According to Khalid Al Subai, the founder of the Qatar Exoplanet Survey (QES), the programme that discovered the ‘Qatar 1b' planet last year, has found two new planets to be named ‘Qatar 2b' and ‘Qatar 2c.'

The programme is an extrasolar planets searching project that employs the transit method, with a team made up of experts from universities, including Harvard, St Andrew's, Leicester, Keele and other institutions, Gulf Times reported on Wednesday.

"We already have one discovery which we announced at the end of 2010," he said. "The good news is that we will have another one, which should be announced mid-September."

The planets are unrelated to last year's discovery and connected to totally different stars, he said.

Official announcement 

Al Subai, who is also director of research co-ordination and compliance at Qatar Foundation's research division, said that the official announcement about the discoveries would be made later this year.
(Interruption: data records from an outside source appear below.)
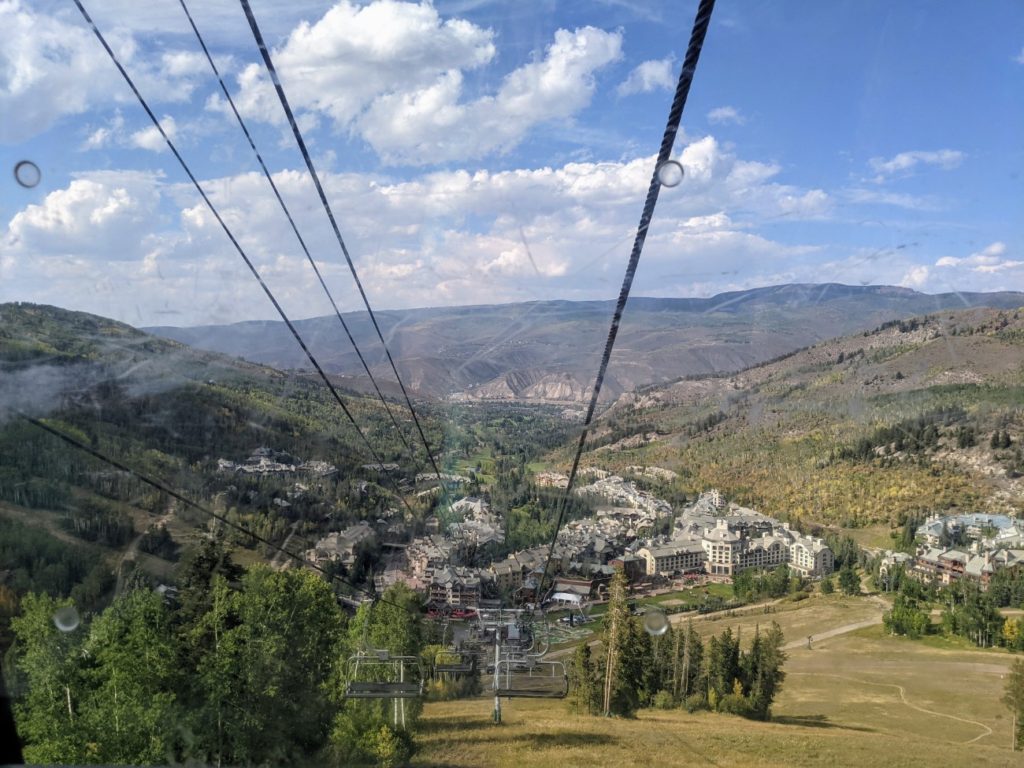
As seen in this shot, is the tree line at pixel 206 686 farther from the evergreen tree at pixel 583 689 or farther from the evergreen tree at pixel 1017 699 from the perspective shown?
the evergreen tree at pixel 1017 699

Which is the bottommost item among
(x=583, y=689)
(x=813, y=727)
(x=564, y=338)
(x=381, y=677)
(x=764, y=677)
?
(x=813, y=727)

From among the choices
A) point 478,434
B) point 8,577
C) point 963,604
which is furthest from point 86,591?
point 963,604

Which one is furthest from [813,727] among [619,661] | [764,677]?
[619,661]

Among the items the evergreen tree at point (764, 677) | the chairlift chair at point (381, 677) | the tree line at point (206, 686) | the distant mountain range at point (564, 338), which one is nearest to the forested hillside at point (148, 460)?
the distant mountain range at point (564, 338)

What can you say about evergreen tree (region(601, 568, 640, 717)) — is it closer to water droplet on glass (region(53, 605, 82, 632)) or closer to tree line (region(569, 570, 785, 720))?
tree line (region(569, 570, 785, 720))

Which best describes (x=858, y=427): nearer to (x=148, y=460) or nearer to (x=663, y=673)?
(x=663, y=673)
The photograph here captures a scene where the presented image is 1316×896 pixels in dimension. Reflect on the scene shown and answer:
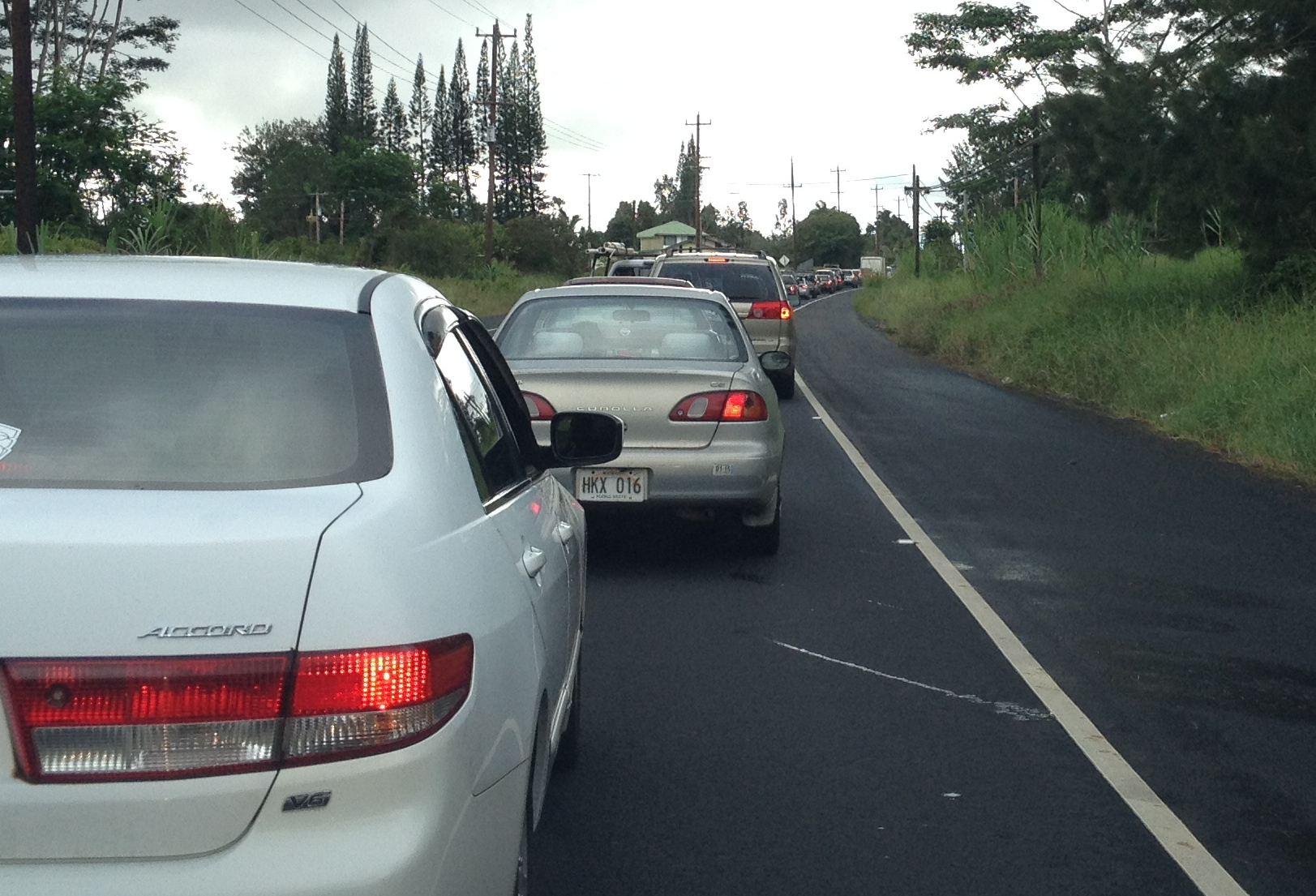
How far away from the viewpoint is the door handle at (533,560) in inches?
136

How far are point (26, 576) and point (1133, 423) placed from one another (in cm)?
1611

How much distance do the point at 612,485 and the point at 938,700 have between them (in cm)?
293

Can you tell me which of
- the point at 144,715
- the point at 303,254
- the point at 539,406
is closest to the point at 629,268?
the point at 539,406

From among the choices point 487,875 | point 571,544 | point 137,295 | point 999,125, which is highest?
point 999,125

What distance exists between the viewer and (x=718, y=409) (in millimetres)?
8727

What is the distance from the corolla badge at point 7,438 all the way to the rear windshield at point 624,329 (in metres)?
6.34

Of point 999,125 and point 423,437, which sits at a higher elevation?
point 999,125

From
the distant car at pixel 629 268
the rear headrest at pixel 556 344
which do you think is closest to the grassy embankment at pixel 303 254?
the distant car at pixel 629 268

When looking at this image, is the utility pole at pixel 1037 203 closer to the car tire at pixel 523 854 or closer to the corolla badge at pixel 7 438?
the car tire at pixel 523 854

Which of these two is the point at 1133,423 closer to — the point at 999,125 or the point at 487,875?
the point at 487,875

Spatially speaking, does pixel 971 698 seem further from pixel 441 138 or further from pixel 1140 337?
pixel 441 138

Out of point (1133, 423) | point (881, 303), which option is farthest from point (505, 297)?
point (1133, 423)

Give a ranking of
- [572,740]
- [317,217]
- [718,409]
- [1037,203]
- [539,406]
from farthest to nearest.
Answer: [317,217], [1037,203], [718,409], [539,406], [572,740]

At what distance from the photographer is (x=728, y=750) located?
553 centimetres
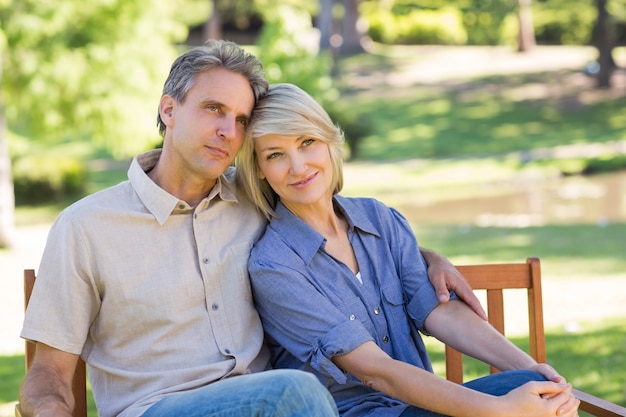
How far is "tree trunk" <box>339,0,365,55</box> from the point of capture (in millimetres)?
37281

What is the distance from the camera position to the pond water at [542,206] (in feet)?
50.4

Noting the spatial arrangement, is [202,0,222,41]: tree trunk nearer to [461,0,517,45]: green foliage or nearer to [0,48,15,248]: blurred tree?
[461,0,517,45]: green foliage

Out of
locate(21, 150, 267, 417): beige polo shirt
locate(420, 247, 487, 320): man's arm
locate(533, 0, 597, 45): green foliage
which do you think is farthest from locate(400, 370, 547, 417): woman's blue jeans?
locate(533, 0, 597, 45): green foliage

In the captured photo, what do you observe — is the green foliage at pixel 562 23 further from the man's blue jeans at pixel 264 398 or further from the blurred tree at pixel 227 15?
the man's blue jeans at pixel 264 398

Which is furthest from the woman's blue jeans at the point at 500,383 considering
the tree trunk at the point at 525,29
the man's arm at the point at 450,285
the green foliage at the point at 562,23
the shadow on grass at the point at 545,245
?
the green foliage at the point at 562,23

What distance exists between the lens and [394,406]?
3.42 metres

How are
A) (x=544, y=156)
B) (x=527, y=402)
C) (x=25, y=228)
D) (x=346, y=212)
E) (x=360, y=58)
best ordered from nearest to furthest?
(x=527, y=402) < (x=346, y=212) < (x=25, y=228) < (x=544, y=156) < (x=360, y=58)

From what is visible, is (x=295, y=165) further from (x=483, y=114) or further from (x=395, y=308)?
(x=483, y=114)

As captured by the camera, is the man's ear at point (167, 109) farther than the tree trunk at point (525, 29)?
No

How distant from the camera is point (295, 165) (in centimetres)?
348

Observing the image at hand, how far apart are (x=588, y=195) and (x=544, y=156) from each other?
5027mm

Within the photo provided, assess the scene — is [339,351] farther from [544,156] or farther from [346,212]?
[544,156]

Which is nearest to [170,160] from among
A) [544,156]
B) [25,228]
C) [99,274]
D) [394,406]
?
[99,274]

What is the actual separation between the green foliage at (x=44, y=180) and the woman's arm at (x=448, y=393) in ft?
60.2
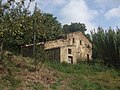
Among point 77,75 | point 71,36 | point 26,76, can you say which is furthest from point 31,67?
point 71,36

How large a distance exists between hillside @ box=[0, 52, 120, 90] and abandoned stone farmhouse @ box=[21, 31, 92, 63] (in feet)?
31.1

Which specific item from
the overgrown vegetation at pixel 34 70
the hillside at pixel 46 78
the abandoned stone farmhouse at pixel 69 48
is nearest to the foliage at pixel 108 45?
the abandoned stone farmhouse at pixel 69 48

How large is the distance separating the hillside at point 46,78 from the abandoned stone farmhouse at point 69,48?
9.49 m

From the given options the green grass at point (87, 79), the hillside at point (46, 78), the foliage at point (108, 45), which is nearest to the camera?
the hillside at point (46, 78)

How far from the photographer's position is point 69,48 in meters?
42.3

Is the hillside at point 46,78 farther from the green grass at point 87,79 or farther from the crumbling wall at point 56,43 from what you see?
the crumbling wall at point 56,43

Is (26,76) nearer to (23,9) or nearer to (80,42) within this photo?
(23,9)

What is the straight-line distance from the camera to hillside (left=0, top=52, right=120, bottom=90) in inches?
848

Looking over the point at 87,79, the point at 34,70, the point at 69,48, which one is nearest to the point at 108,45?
the point at 69,48

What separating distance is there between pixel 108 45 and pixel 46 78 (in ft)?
59.8

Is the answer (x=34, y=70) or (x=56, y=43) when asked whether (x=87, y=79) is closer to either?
(x=34, y=70)

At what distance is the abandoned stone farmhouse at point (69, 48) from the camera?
39281mm

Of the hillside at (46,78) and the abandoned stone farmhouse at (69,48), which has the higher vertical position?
the abandoned stone farmhouse at (69,48)

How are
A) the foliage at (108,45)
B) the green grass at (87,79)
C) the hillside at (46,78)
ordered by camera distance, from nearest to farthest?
the hillside at (46,78) → the green grass at (87,79) → the foliage at (108,45)
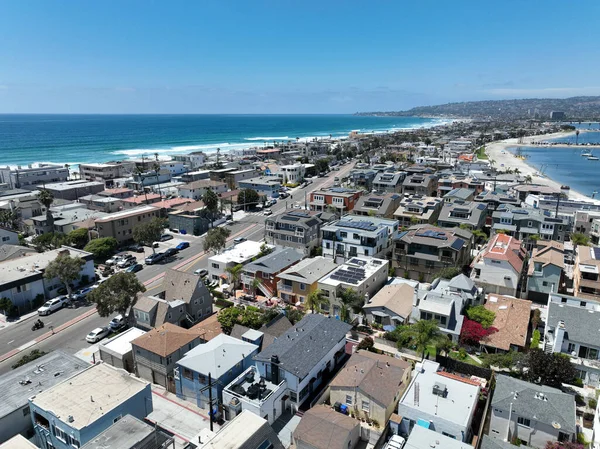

"When we found one planet, we discovered that it was not obeying normal rules - there was a delay and shift in the orbit that told us there was a second body there," he said, therefore we needed more time to follow up," he said, quoted by the daily.

Further exploration is needed to determine whether there are other similar planets in this new system, but Al Subai said that the QES team did not wish to wait before making the announcement.

The multi-million dollar project, based in New Mexico, will be expanded in the future with attempts to determine whether life is supported on the planets that have been discovered, he said.

If the team can determine what elements are present on the planet, such as methane and oxygen, then they can move closer to establishing whether life could be supported.

Arab science and technology

According to Al Subai, "this kind of advancement is contributing towards a renaissance in Arab science and technology, harking back to previous achievements."

"If you look at any astronomy catalogue, many of the bright star's names are Arabic, but unfortunately many people do not know it," he said. "Now it is our turn to come back and put Arabic names again in the sky."

However, Al Subai said that not everyone was "as enthusiastic" about the QES naming programme. "The team faced opposition before getting the International Astronomical Union to approve the ‘Qatar 1b' name."